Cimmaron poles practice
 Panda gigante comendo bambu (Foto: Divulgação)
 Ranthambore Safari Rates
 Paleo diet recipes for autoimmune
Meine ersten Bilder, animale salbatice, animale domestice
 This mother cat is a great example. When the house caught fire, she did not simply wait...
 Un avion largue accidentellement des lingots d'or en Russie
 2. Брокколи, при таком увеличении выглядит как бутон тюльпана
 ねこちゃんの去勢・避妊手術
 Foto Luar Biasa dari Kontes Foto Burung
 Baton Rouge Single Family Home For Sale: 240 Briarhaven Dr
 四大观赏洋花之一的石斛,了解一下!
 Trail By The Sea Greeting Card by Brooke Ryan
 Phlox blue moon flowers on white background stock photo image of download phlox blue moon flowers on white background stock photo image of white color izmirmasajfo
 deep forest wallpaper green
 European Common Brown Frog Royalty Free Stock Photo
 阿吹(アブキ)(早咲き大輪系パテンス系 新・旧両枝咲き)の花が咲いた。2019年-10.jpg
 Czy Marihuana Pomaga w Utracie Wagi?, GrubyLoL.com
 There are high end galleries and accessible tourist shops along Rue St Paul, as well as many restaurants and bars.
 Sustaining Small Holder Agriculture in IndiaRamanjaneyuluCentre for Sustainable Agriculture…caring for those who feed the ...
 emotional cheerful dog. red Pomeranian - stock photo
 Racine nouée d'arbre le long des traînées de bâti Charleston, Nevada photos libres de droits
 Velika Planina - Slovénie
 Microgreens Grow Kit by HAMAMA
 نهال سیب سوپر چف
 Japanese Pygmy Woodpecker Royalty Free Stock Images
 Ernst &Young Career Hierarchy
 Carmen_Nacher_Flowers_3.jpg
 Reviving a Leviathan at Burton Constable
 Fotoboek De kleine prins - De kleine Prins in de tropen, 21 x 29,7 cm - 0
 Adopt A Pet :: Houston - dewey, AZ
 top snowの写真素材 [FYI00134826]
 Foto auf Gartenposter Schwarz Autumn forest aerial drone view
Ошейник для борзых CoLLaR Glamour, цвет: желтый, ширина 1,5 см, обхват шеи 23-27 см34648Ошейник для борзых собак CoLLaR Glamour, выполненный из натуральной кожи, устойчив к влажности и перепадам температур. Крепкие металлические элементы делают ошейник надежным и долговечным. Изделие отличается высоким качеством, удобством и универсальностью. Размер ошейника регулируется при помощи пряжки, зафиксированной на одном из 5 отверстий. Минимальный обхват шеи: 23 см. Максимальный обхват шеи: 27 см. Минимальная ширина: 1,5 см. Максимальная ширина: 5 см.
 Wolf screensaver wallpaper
##########
Work task: From the first entry above to the last, repeat everything exactly.

Output for this exercise:
Cimmaron poles practice
 Panda gigante comendo bambu (Foto: Divulgação)
 Ranthambore Safari Rates
 Paleo diet recipes for autoimmune
Meine ersten Bilder, animale salbatice, animale domestice
 This mother cat is a great example. When the house caught fire, she did not simply wait...
 Un avion largue accidentellement des lingots d'or en Russie
 2. Брокколи, при таком увеличении выглядит как бутон тюльпана
 ねこちゃんの去勢・避妊手術
 Foto Luar Biasa dari Kontes Foto Burung
 Baton Rouge Single Family Home For Sale: 240 Briarhaven Dr
 四大观赏洋花之一的石斛,了解一下!
 Trail By The Sea Greeting Card by Brooke Ryan
 Phlox blue moon flowers on white background stock photo image of download phlox blue moon flowers on white background stock photo image of white color izmirmasajfo
 deep forest wallpaper green
 European Common Brown Frog Royalty Free Stock Photo
 阿吹(アブキ)(早咲き大輪系パテンス系 新・旧両枝咲き)の花が咲いた。2019年-10.jpg
 Czy Marihuana Pomaga w Utracie Wagi?, GrubyLoL.com
 There are high end galleries and accessible tourist shops along Rue St Paul, as well as many restaurants and bars.
 Sustaining Small Holder Agriculture in IndiaRamanjaneyuluCentre for Sustainable Agriculture…caring for those who feed the ...
 emotional cheerful dog. red Pomeranian - stock photo
 Racine nouée d'arbre le long des traînées de bâti Charleston, Nevada photos libres de droits
 Velika Planina - Slovénie
 Microgreens Grow Kit by HAMAMA
 نهال سیب سوپر چف
 Japanese Pygmy Woodpecker Royalty Free Stock Images
 Ernst &Young Career Hierarchy
 Carmen_Nacher_Flowers_3.jpg
 Reviving a Leviathan at Burton Constable
 Fotoboek De kleine prins - De kleine Prins in de tropen, 21 x 29,7 cm - 0
 Adopt A Pet :: Houston - dewey, AZ
 top snowの写真素材 [FYI00134826]
 Foto auf Gartenposter Schwarz Autumn forest aerial drone view
Ошейник для борзых CoLLaR Glamour, цвет: желтый, ширина 1,5 см, обхват шеи 23-27 см34648Ошейник для борзых собак CoLLaR Glamour, выполненный из натуральной кожи, устойчив к влажности и перепадам температур. Крепкие металлические элементы делают ошейник надежным и долговечным. Изделие отличается высоким качеством, удобством и универсальностью. Размер ошейника регулируется при помощи пряжки, зафиксированной на одном из 5 отверстий. Минимальный обхват шеи: 23 см. Максимальный обхват шеи: 27 см. Минимальная ширина: 1,5 см. Максимальная ширина: 5 см.
 Wolf screensaver wallpaper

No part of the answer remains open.